Pressure on AMP board intensifies
There is growing opposition by shareholder organisations to the proposed re-election of directors at next month’s annual meeting.
Pressure on the besieged AMP board has ramped up, with growing opposition by influential shareholder organisations to the proposed re-election of directors at next month’s annual meeting.
The Australian Shareholders’ Association, on behalf of retail investors, has joined with proxy adviser CGI Glass Lewis in recommending a “no” vote against the re-election of Holly Kramer and Vanessa Wallace.
The Australian Council of Superannuation Investors, which has 38 members with $2.2 trillion under management, said yesterday it had discussed its view with AMP that the board should be more accountable for the fees-for-no-service scandal.
“AMP has not changed its position, so we will be putting out our advice to members that they vote against the re-election of the three AMP directors and against the remuneration report,” ACSI chief executive Louise Davidson said.
The decision, she said, reflected the accountability of the board, not the individual directors.
Ms Davidson said ACSI didn’t have a “definitive view” on whether AMP chair Catherine Brenner should step down.

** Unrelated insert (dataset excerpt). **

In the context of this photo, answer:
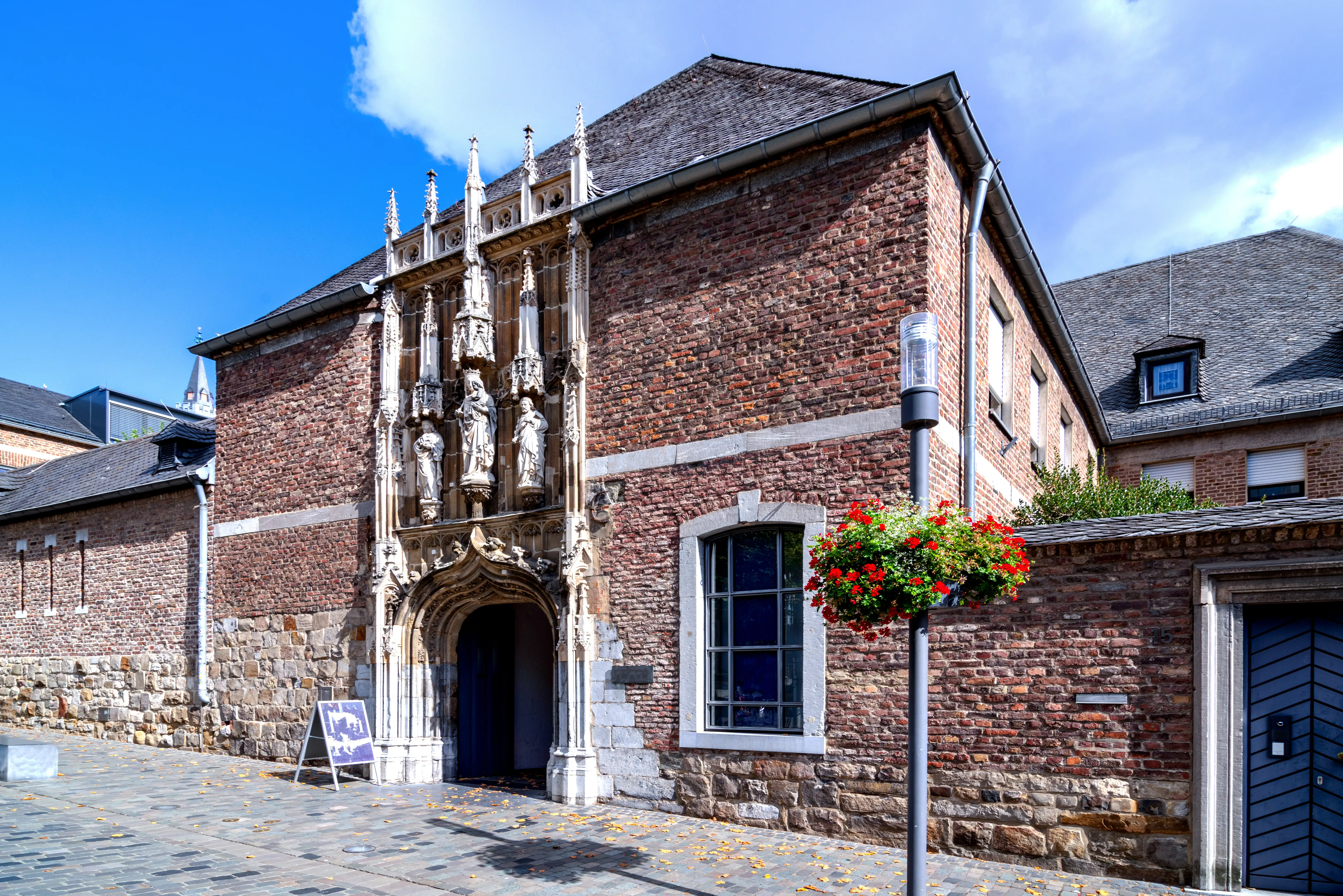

AMP has been under siege since early last week, when the financial services royal commission heard that the company had tried to cover up its fee-for-no-service scandal by lying to the Australian Securities & Investments Commission.
A so-called “independent” report on the scandal by the law firm Clayton Utz was workshopped 25 times with AMP executives, including Ms Brenner and group legal counsel Brian Salter, himself a former Clayton Utz partner.
The company has apologised unreservedly for the misconduct and failures in the regulatory disclosures by its advice business.
Chief executive Craig Meller, who was due to step down by the end of this year, left immediately after a board meeting last Thursday, with Mr Salter sent on leave.
AMP board member and former IAG chief executive Mike Wilkins has taken over as acting CEO. The ASA, which is undecided on the re-election of Andrew Harmos because he only joined the board last June, castigated Ms Brenner, saying she should resign immediately or step down pending an independent investigation because her position was “untenable”.
“At the same time AMP must urgently appoint some additional, well-credentialed, untainted people to the board, irrespective of the voting results,” the ASA said.
While the ASA acknowledged Mr Wilkins’ skills and experience, it noted he had been a non-executive director, on the company’s audit and risk committees since September 2016 and chair of the risk committee since May 2017.
He would therefore have had “some knowledge” of the past issues raised at the royal commission and the board’s alleged involvement with the so-called independent report by Clayton Utz.
In a reversal of its position earlier this week, CGI Glass Lewis said it now opposed all three AMP directors, while continuing to support the remuneration report.
Despite these moves, CGI Glass Lewis said it found the board’s actions and response “deeply concerning and unsatisfactory”. “Whilst we find the underlying systemic practice of fee-for-no-service concerning, we are particularly troubled by the evidence that the company provided false or misleading statements to the corporate regulator, and that the chair and senior executives influenced the content of a purportedly independent review of the practice,” the proxy adviser said in a report. “Additionally, the advice culture and compliance committee’s explicit decision not to correct misleading statements made to certain customers affected by the fee-for-no-service practice contradicts the company’s stated cultural values of integrity, help and performance.”